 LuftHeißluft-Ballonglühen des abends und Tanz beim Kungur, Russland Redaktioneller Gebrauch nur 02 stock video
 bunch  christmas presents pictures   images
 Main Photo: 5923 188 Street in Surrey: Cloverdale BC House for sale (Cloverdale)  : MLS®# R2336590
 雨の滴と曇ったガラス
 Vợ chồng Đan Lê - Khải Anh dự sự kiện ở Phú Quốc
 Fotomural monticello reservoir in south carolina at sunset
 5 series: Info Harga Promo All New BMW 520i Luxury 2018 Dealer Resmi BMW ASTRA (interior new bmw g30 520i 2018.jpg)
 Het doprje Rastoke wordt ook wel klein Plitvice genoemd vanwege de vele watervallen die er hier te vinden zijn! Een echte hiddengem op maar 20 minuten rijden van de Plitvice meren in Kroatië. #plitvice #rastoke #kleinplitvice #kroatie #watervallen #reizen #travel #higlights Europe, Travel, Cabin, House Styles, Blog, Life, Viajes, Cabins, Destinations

++++++++++

▶ [To do] An exact copy of every record is required.

▶ [Problem solution]
 LuftHeißluft-Ballonglühen des abends und Tanz beim Kungur, Russland Redaktioneller Gebrauch nur 02 stock video
 bunch  christmas presents pictures   images
 Main Photo: 5923 188 Street in Surrey: Cloverdale BC House for sale (Cloverdale)  : MLS®# R2336590
 雨の滴と曇ったガラス
 Vợ chồng Đan Lê - Khải Anh dự sự kiện ở Phú Quốc
 Fotomural monticello reservoir in south carolina at sunset
 5 series: Info Harga Promo All New BMW 520i Luxury 2018 Dealer Resmi BMW ASTRA (interior new bmw g30 520i 2018.jpg)
 Het doprje Rastoke wordt ook wel klein Plitvice genoemd vanwege de vele watervallen die er hier te vinden zijn! Een echte hiddengem op maar 20 minuten rijden van de Plitvice meren in Kroatië. #plitvice #rastoke #kleinplitvice #kroatie #watervallen #reizen #travel #higlights Europe, Travel, Cabin, House Styles, Blog, Life, Viajes, Cabins, Destinations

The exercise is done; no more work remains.